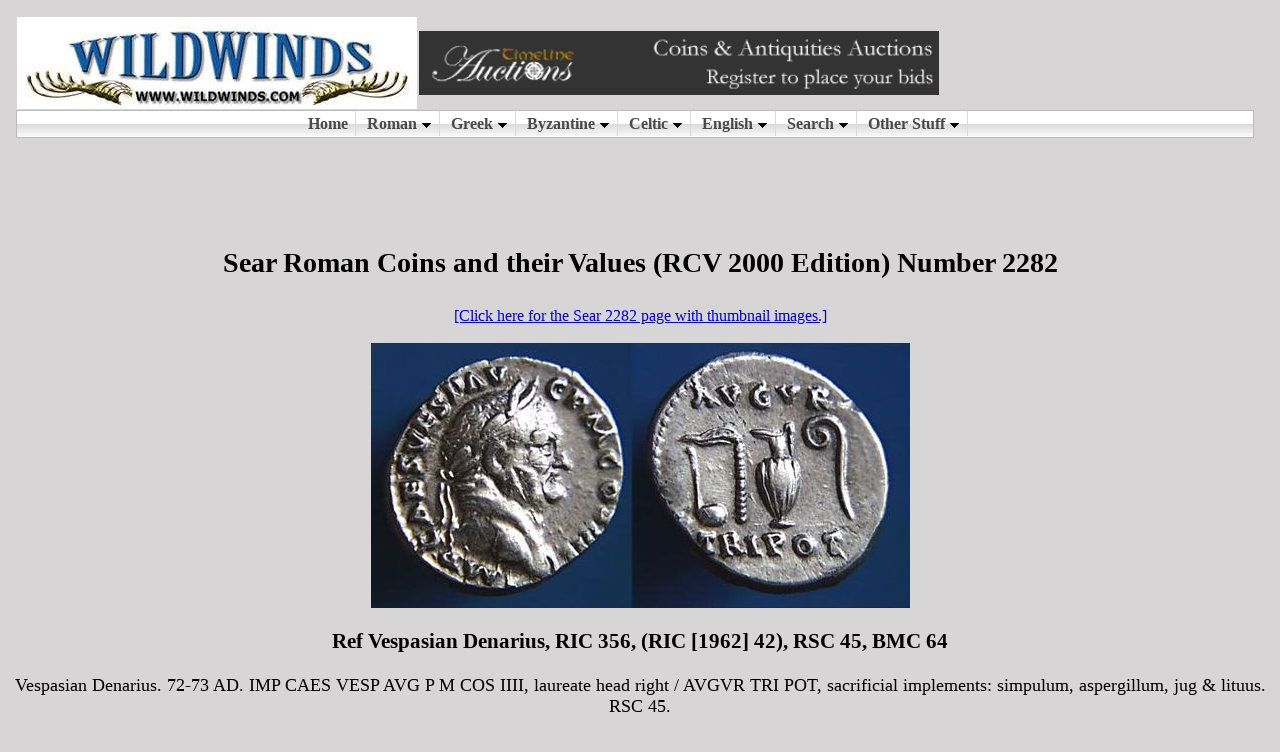

--- FILE ---
content_type: text/html
request_url: http://www.wildwinds.com/coins/sear5/s2282.html
body_size: 1652
content:
<HTML>
<HEAD>
<TITLE>Vespasian Denarius. 72-73 AD. IMP CAES VESP AVG P M COS IIII, laureate head right / AVGVR TRI POT, sacrificial implements: simpulum, aspergillum, jug & lituus.  RSC 45.
 * Sear RCV 2282 * WildWinds.com</TITLE>
<meta name="viewport" content="width=device-width, initial-scale=1">
<base target="_parent" />
</HEAD>
<body bgcolor="#D7D5D5">
<object data="https://www.wildwinds.com/coins/topscript.html" width="100%" height="160"></object><br />
<center>
<FONT SIZE=5><P>&nbsp;</P>
<P><H3>Sear Roman Coins and their Values (RCV 2000 Edition) Number 2282</H3></P>
<FONT SIZE=3><P><A HREF="s2282.t.html">[Click here for the Sear 2282 page with thumbnail images.]</A></P>
<FONT SIZE=4>
<a name="RIC_0356">
<P><A HREF="../ric/vespasian/RIC_0356.txt"><IMG SRC="../ric/vespasian/RIC_0356.jpg"></A>
<H3>Ref Vespasian Denarius, RIC 356, (RIC [1962] 42), RSC 45, BMC 64</H3>
<P>Vespasian Denarius. 72-73 AD. IMP CAES VESP AVG P M COS IIII, laureate head right / AVGVR TRI POT, sacrificial implements: simpulum, aspergillum, jug & lituus.  RSC 45.
</P>

<h4><a href="../ric/vespasian/i.html">[Click here for all entries of Vespasian.]</a></h4>
<p><h3>
<a href="s2281.html">s2281 Previous Entry</a> | <a href="s2283.html">Next Entry s2283</a></p></h3>
<br>
<!-- Start Quantcast tag -->
<script type="text/javascript" src="http://quantserve.com/quant.js"></script>
<script type="text/javascript">
_qacct="p-adsub9fEed-6g";quantserve();</script>
<noscript>
<img src="http://quantserve.com/pixel/p-adsub9fEed-6g.gif" style="display: none" height="1" width="1"/></noscript>
<!-- End Quantcast tag -->
</BODY>
</HTML>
******************************
Report each line in the data above that holds the word "Click" by copying it.

<FONT SIZE=3><P><A HREF="s2282.t.html">[Click here for the Sear 2282 page with thumbnail images.]</A></P>
<h4><a href="../ric/vespasian/i.html">[Click here for all entries of Vespasian.]</a></h4>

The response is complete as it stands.